■ **VORLIEGENDER TEXT**

# # # # # # #

1965 begegnen wir Baby Clara wieder, die in der DDR zu einer jungen Frau heran gewachsen ist und hier eine Ausbildung zur Krankenschwester macht. Sie erfährt, dass ihre leibliche Mutter Barbara, die nach 20 Jahren in kasachischer Gefangenschaft in einer psychiatrischen Einrichtung lebt, sie nie vergessen hat und nun versucht sie zu finden. Und sie lernt Viktor kennen, den Mann, der sie als kleiner 3jähriger Junge damals in Allenstein als Baby sehr gerne behalten hätte…
Was für eine Geschichte, die schon auf der ersten Seite Gänsehaut bei mir aufsteigen lässt. Für mich ist es schier unvorstellbar, was Frauen aushalten können, was sie zu leisten und zu erleiden im Stande sind – für ihre Kinder. Welchen Mut sie immer wieder aufbringen um ihr Liebstes zu schützen. Mich hat diese emotionale Geschichte voll gepackt, gefesselt und bis zum Schluss nicht mehr losgelassen.

# # # # # # #

■ **GEZEIGTE ZEILEN**
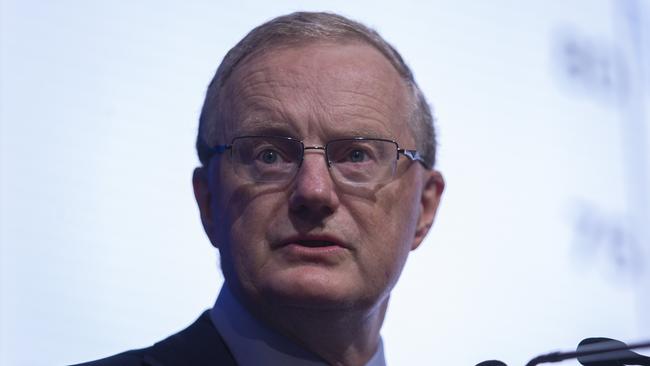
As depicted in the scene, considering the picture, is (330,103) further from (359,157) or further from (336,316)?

# # # # # # #

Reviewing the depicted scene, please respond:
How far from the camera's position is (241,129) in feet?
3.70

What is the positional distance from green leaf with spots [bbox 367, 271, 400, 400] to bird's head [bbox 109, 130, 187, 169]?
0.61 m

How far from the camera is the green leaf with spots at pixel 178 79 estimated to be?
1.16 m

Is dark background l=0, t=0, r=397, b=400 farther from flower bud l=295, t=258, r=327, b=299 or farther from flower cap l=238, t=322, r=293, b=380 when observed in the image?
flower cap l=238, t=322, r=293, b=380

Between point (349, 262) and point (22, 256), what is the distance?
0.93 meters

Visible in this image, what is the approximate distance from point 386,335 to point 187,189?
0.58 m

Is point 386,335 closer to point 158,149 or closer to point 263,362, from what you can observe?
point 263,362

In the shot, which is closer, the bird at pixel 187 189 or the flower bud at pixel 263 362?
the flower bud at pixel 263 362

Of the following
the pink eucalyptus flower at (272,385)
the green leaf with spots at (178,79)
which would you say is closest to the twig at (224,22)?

# # # # # # #

■ **ARBEITSAUFTRÄGE**
a: Geben Sie aus der Buchbesprechung über Clara den Abschnitt von "1965 begegnen wir" bis "nicht mehr losgelassen." wortgetreu wieder.
b: Setzen Sie die Buchbesprechung über Clara nach ihrem letzten Satz fort.

■ **LÖSUNGEN**
a:
1965 begegnen wir Baby Clara wieder, die in der DDR zu einer jungen Frau heran gewachsen ist und hier eine Ausbildung zur Krankenschwester macht. Sie erfährt, dass ihre leibliche Mutter Barbara, die nach 20 Jahren in kasachischer Gefangenschaft in einer psychiatrischen Einrichtung lebt, sie nie vergessen hat und nun versucht sie zu finden. Und sie lernt Viktor kennen, den Mann, der sie als kleiner 3jähriger Junge damals in Allenstein als Baby sehr gerne behalten hätte…
Was für eine Geschichte, die schon auf der ersten Seite Gänsehaut bei mir aufsteigen lässt. Für mich ist es schier unvorstellbar, was Frauen aushalten können, was sie zu leisten und zu erleiden im Stande sind – für ihre Kinder. Welchen Mut sie immer wieder aufbringen um ihr Liebstes zu schützen. Mich hat diese emotionale Geschichte voll gepackt, gefesselt und bis zum Schluss nicht mehr losgelassen.

b:
Ich bin in sie hinein getaucht, habe mit den Frauen und auch den drei Jungs gelitten, gemeint die reale als auch die emotionale Kälte, den Hunger und die Angst spüren zu können. Und ich habe Rosa dafür bewundert, wie und was sie aus fast Nichts alles zaubert. Genau so wie Barbara, die 20 Jahren Zwangsarbeit übersteht um dann feststellen zu müssen, dass ihr Mann eine neue Familie hat und er die Scheidung will.
Aber auch Clara durchlebt im Gefängnis eine harte, demütigende Zeit ohne Empathie und Zuspruch, obwohl sie schwanger ist. Es war zum Teil sehr schwer auszuhalten, was ich hier lese. Ein paar Tränen sind geflossen. Ich habe aber auch geschmunzelt bei dem Gedanken, wie viel Trost und Kraft ein pfeifender Wasserkessel spenden kann. Und dass die Liebe alles aushalten kann und am Ende siegt.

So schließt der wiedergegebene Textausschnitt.